Mark Zekulin: Canopy's vision remains the same after Linton's ouster

Canopy Growth CEO Mark Zekulin tells BNN Bloomberg that the Canadian pot producer's vision remains the same even after the surprise departure of co-CEO and chairman Bruce Linton.

“The skillset that’s required to get a company off the ground is different than running a company in the long term. Bruce was an amazing visionary and entrepreneur but clearly Constellation believes that a different skillset is required for its next part of Canopy’s journey.”

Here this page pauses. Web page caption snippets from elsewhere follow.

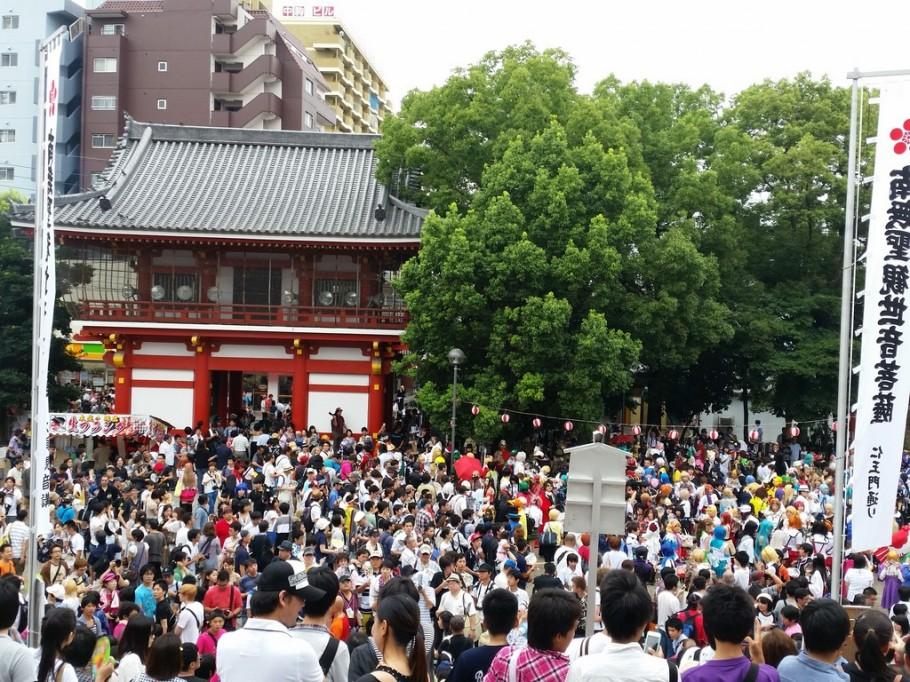 Mar de otaku esperando o parade começar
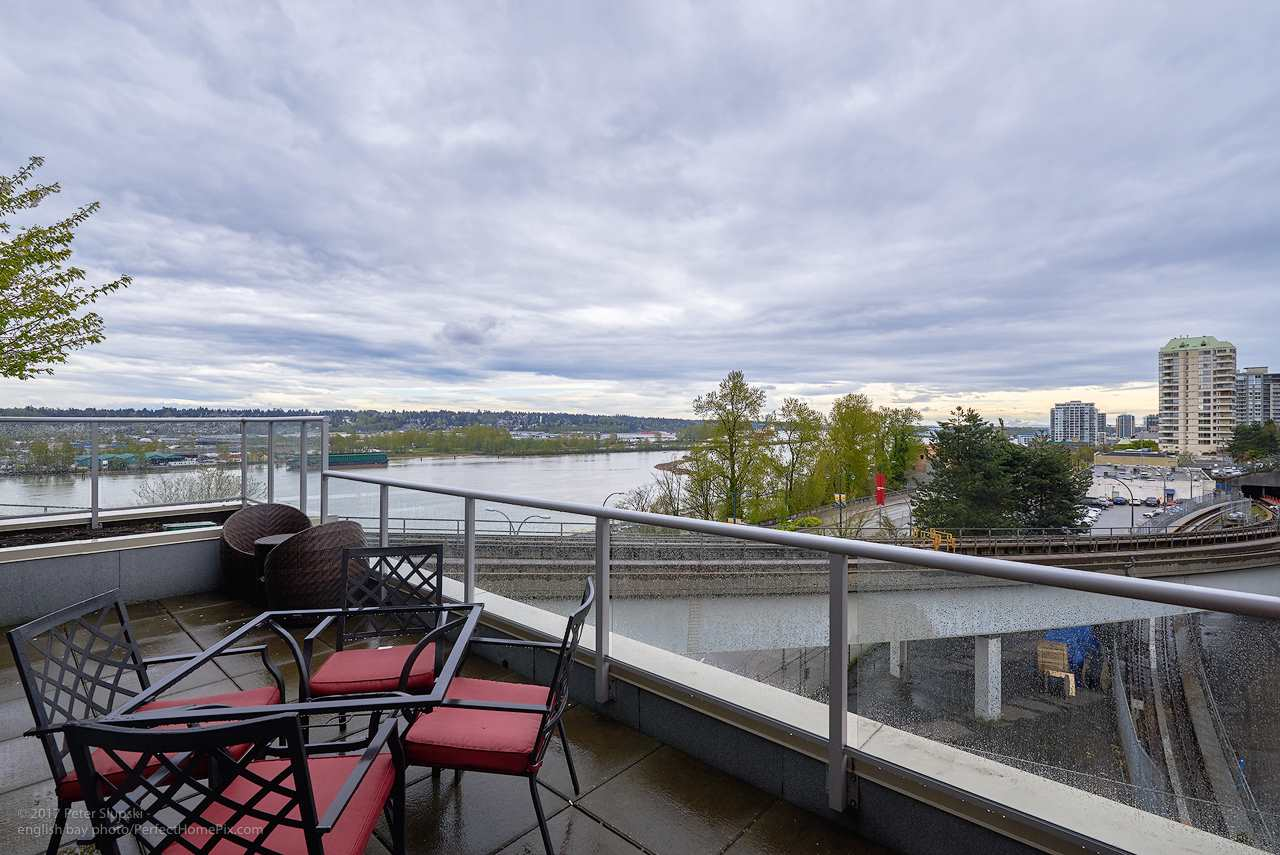 "Photo 12: 505 125 COLUMBIA Street in New Westminster: Downtown NW Condo for sale in ""NORTHBANK"" : MLS® # R2158737"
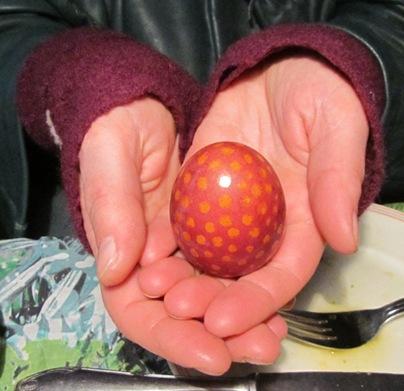Rotholz-Ei mit Zitronensaft-Punkten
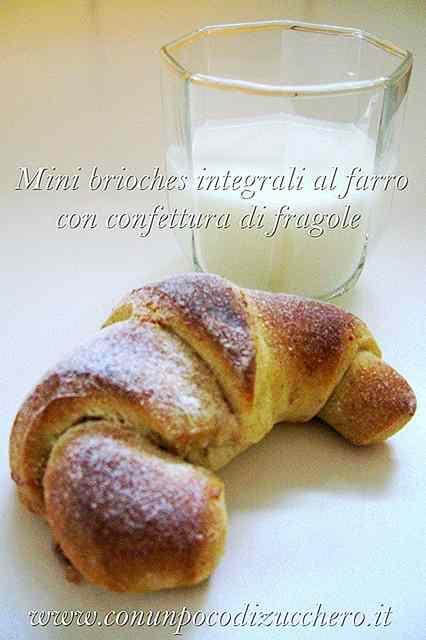 Ricetta: Mini brioches integrali al farro con confettura di fragole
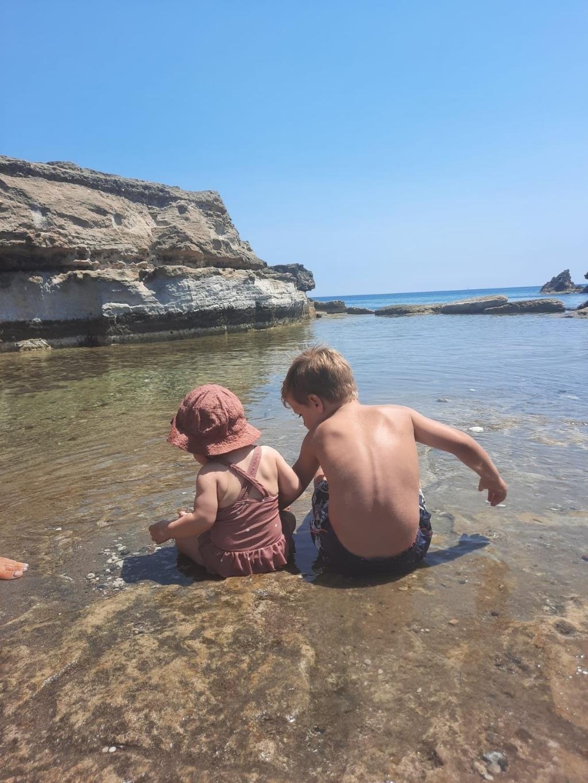 &#39;Eindelijk, onze eerste vakantie (na covid) op Rhodos,op Oasis beach in de buurt van Farilaki!<br>Wat kun je dan zooo blij zijn om daar onze kleinkindjes Floor en Stijn op de foto te zetten!&#39;<br>  Oma Truus © BDU media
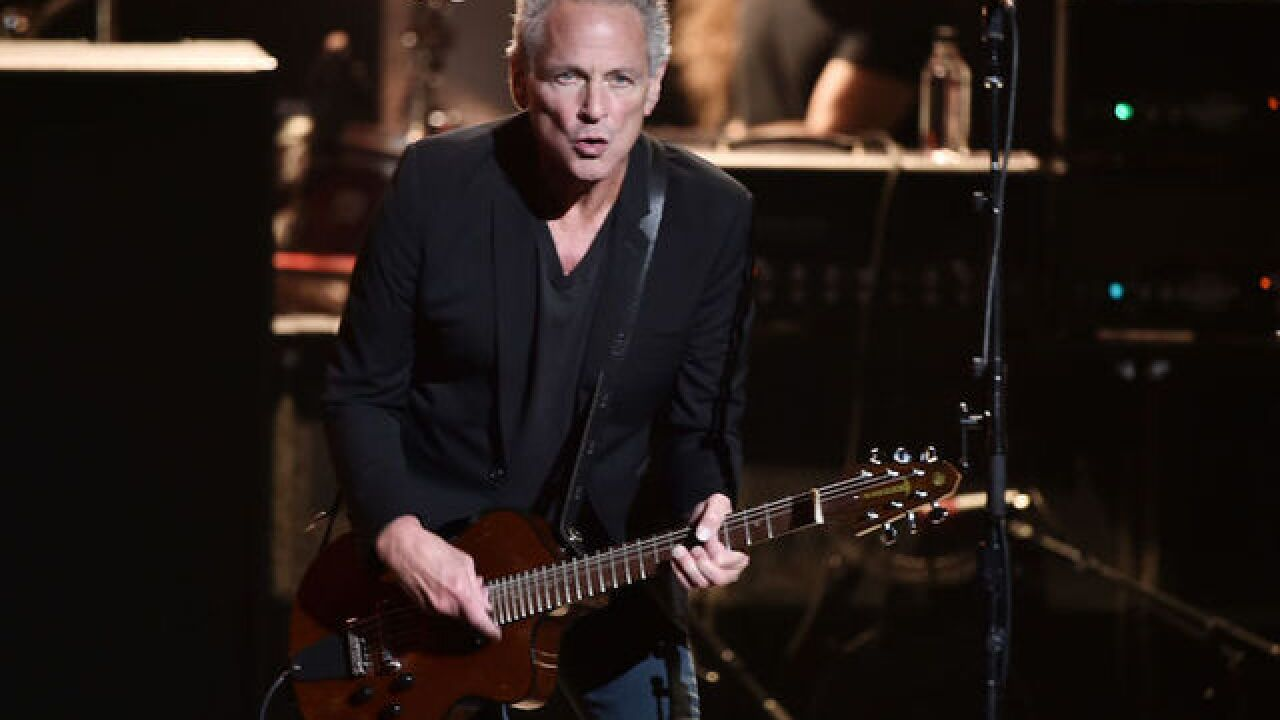 Lindsey Buckingham departs Fleetwood Mac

Whoever that person is will have the task of taking control of the world’s biggest cannabis company at a pivotal moment.

Canopy already controls roughly one-third of Canada’s legal recreational pot market, and it has big plans to be a dominant player later this year in the cannabis-infused market, targeting the still-nascent beverage category while aiming to make a big splash with vape devices.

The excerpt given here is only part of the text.